8. What is in a color?
Very often we wonder what the meaning of a color is, or what “goes with it” and a simple tool can be found at https://www.canva.com/colors here you will be able to find matching colors. Their Design Wiki on Colors teaches you everything you need to know about colors, their meanings and the color combinations that will hopefully give inspiration to your next design!
Canva has grown to more than 10 million users worldwide across 179 countries – and they’re growing fast.
The Internet is a colorful place, and there is a lot that can be accomplished by using color in the right way, at the right time, with the right audience, and for the right purpose.
Naturally, this article leads to questions about making changes in your company’s context. What about if your company has a specific color style guide? What if the logo color dictates a certain tint? What if the lead designer dictates color requirements? How do you deal with that?
You may not be in a position to rewrite your style guide and pick your own website color palette or font colors on the email template. So, how can you use color psychology in these situations? There are a few options:
- If the colors really suck, campaign for change. In some situations, you may need to make a difference.
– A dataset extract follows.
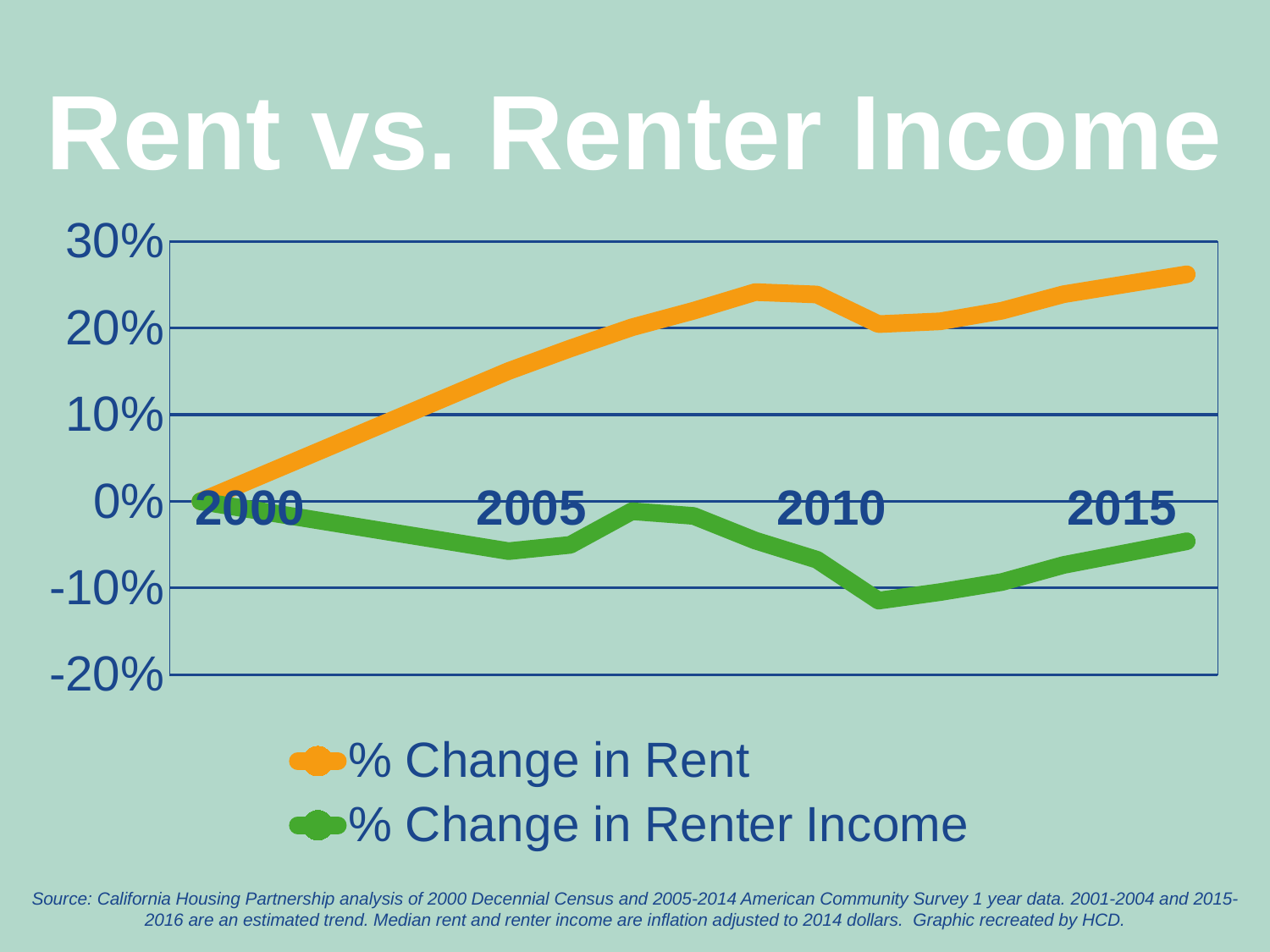
Is the value for % Change in Renter Income in 2015 greater or less than 0%? less What is the value of % Change in Rent in 2000? 0% How many series does the legend list? 2 What is the title of the chart? Rent vs. Renter Income In 2015, which series has the larger value, % Change in Rent or % Change in Renter Income? % Change in Rent Does the % Change in Rent series generally rise or fall from 2000 to 2015? rise Which colour is used for the % Change in Rent series? orange Is the value for % Change in Rent in 2010 greater or less than 20%? greater Is the value for % Change in Rent in 2005 greater or less than 10%? greater What is the value of % Change in Renter Income in 2000? 0% What kind of chart is shown on the slide? line chart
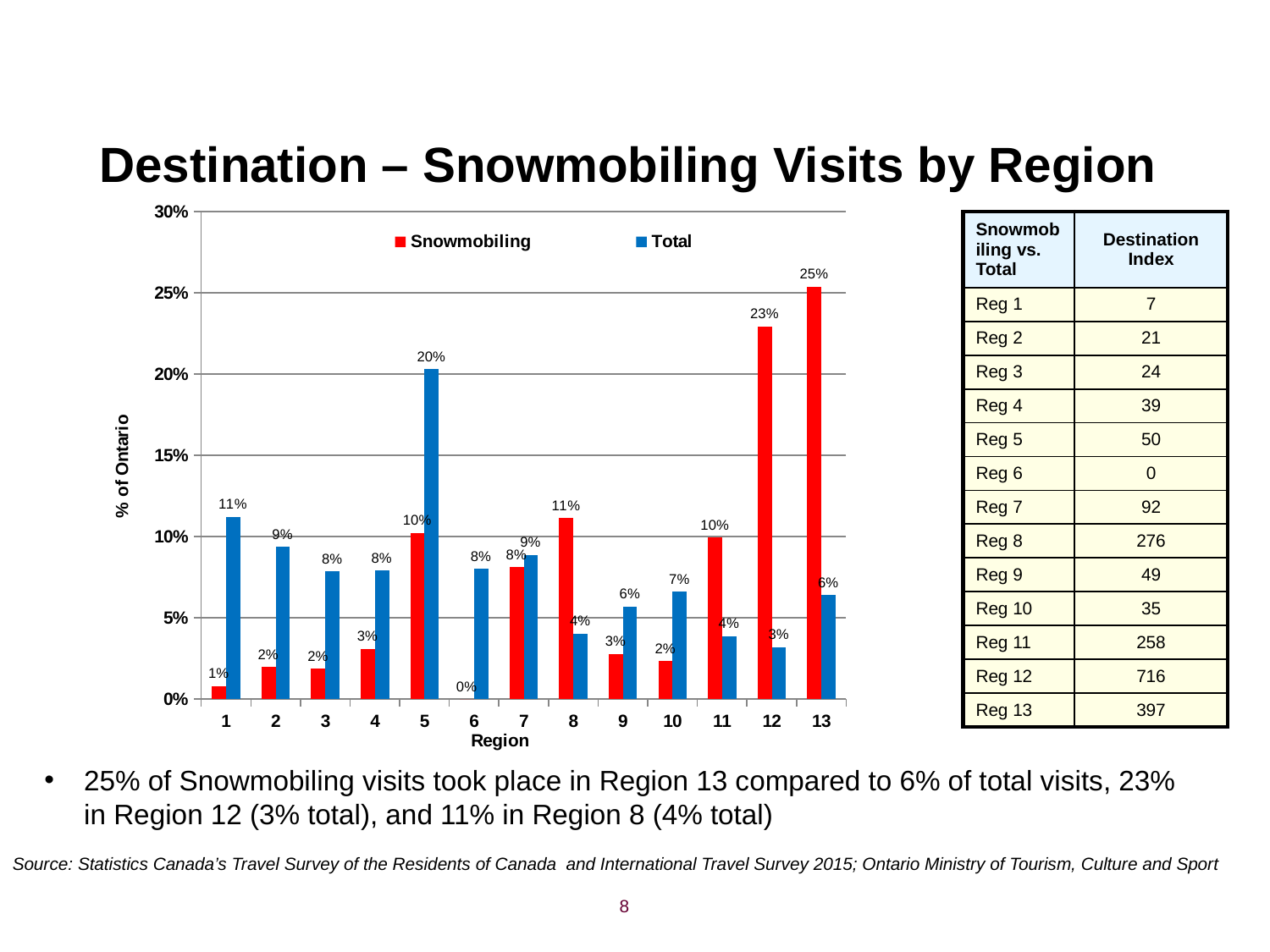
What kind of chart is shown on the slide? Bar chart Which region has the highest Total value? Region 5 How many regions are shown on the x axis of the chart? 13 How many series does the chart legend list? 2 What is the difference between the Snowmobiling and Total values for Region 12? 20 percentage points What is the Total value for Region 5? 20% What is the Snowmobiling value for Region 13? 25% Which region has the lowest Snowmobiling value? Region 6 Which region has the highest Snowmobiling value? Region 13 Which series is shown in red in the chart? Snowmobiling For Region 8, which is larger, the Snowmobiling value or the Total value? Snowmobiling What is the Snowmobiling value for Region 6? 0%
If you’re a high-heel designer selling to upscale women, but have a crappy orange logo, share your concerns with the decision-makers. People sometimes make stupid color decisions. Kindly show them why and how a killer color scheme can make a conversion difference.
- Use psychology-appropriate colors that match the existing color scheme. Sure, you need to adapt to the color scheme, but you can still use a splash of strategic color here and there. Let’s say, for sake of example, that you have a blue-themed website. Fine. You can create a popup to harvest email addresses, and use a bright yellow button. The button is psychology-appropriate, and it doesn’t do damage to the company’s color branding.
The more freedom you have in your color scheme, the better. Here are some solid takeaways as you implement color psychology into your website:
- Test several colors. Despite what some may say, there is no right color for a conversion text or button. Try a green, purple, or yellow button. Explore the advantages of a black background scheme vs. a white background. Find out which works best for your audience and with your product.
- Don’t just leave color choice up to your designer. I have enormous respect for most web designers. I’ve worked with many of them. However, don’t let your designer dictate what colors you should use on your website. Color is a conversion issue, not just an “Oh, it looks good” issue. Color aesthetics is not everything. Color conversion effects are important! You should be heavily involved in the color selection of your landing pages in order to improve your conversions.
- Avoid color overload. I’ve just spent over 3,000 words telling you how important and awesome color is. Now, you’re going to go out and color something. But don’t go overboard. Remember my final point. I put it last for a reason. White is a color, and it should be your BFF color, too. Reign in your color enthusiasm with a whole lot of white. Too many colors can create a sense of confusion.